“How do I become a professional Camera Operator or Jib Operator?” That’s a question nearly every film student and independent videographer asks. For the sake of brevity, this discussion will focus on becoming a freelance Camera Operator for multi-camera broadcasts (EFP) at live events such as sports and concerts.
Become an Assistant First – We recommend first that you gain hands-on experience in the industry as an assistant, and then work your way towards running camera or jib. This process SHOULD take a few years, even if you already have a degree in film or broadcasting. Working as an assistant is a valuable step that will establish your reputation and strengthen your understanding of how the industry works.
Gain Experience – A great way to gain experience and build your resume is by volunteering at a large church that has a multi-camera setup, or by contacting a local production company (like us) and ask to work on a shoot as a Camera Utility, Production Assistant, or Jib Assist. Take advantage of every opportunity that comes your way, and use it to build a reputation as a hard worker who shows up early and stays focused from load-in to load-out.

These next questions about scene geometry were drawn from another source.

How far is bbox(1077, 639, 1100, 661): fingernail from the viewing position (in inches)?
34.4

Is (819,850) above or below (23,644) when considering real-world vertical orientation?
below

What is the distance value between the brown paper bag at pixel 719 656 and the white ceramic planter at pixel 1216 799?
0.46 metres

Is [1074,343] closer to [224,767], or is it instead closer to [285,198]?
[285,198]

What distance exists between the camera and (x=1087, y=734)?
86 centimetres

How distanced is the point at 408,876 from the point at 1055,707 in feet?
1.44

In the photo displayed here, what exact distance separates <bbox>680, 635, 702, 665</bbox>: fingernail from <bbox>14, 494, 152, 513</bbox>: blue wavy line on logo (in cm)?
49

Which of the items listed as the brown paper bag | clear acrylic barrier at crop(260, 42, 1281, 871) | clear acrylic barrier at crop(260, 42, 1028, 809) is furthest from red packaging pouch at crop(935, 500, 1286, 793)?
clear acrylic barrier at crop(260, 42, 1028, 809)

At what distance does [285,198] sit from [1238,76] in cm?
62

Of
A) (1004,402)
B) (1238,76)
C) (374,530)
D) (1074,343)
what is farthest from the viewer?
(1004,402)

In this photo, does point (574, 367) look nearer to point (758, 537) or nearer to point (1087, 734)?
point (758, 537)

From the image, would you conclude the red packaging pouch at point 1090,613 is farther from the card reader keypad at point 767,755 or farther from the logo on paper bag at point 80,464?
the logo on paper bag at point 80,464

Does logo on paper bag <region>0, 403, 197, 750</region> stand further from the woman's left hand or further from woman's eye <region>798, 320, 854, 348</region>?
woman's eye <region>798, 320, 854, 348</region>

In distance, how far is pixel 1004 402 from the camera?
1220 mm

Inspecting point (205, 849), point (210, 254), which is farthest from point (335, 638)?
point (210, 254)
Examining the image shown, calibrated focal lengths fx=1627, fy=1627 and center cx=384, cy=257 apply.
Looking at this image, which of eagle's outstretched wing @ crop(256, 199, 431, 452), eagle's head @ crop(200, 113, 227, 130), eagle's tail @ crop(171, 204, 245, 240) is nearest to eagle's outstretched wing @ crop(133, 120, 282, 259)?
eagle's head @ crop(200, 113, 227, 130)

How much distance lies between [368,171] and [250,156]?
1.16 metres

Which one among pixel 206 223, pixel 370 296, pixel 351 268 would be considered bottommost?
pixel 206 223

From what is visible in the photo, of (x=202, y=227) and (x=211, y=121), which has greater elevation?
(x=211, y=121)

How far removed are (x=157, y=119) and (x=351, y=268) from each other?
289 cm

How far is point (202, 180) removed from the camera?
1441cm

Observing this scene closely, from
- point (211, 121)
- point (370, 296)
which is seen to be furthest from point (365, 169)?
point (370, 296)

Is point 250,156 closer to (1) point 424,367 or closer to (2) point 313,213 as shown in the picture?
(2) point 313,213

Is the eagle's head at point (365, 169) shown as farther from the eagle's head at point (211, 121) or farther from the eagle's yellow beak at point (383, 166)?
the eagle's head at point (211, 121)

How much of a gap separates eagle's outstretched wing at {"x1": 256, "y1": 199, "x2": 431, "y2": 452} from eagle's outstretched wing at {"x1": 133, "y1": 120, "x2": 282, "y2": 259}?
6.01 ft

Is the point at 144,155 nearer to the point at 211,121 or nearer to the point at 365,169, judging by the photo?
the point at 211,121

Connect with the Right Companies – If you already have a solid resume and respectable references, the next step would be to contact your local IATSE, IBEW, or NABET office and ask a Crew Coordinator to add you to their call list as a Utility, Camera Operator, or whatever position you have experience in. There are also large production companies with regional offices that you could contact (NEP, Yes Productions, and Mobile TV Group are some examples). After sending them your info, it might be several months before you get a call back; but if you’re persistent without being annoying, you’ll eventually get called. In the meantime, you could also contact your local sports arena and apply for a part-time position on their in-house production crew for minor-league games or music events.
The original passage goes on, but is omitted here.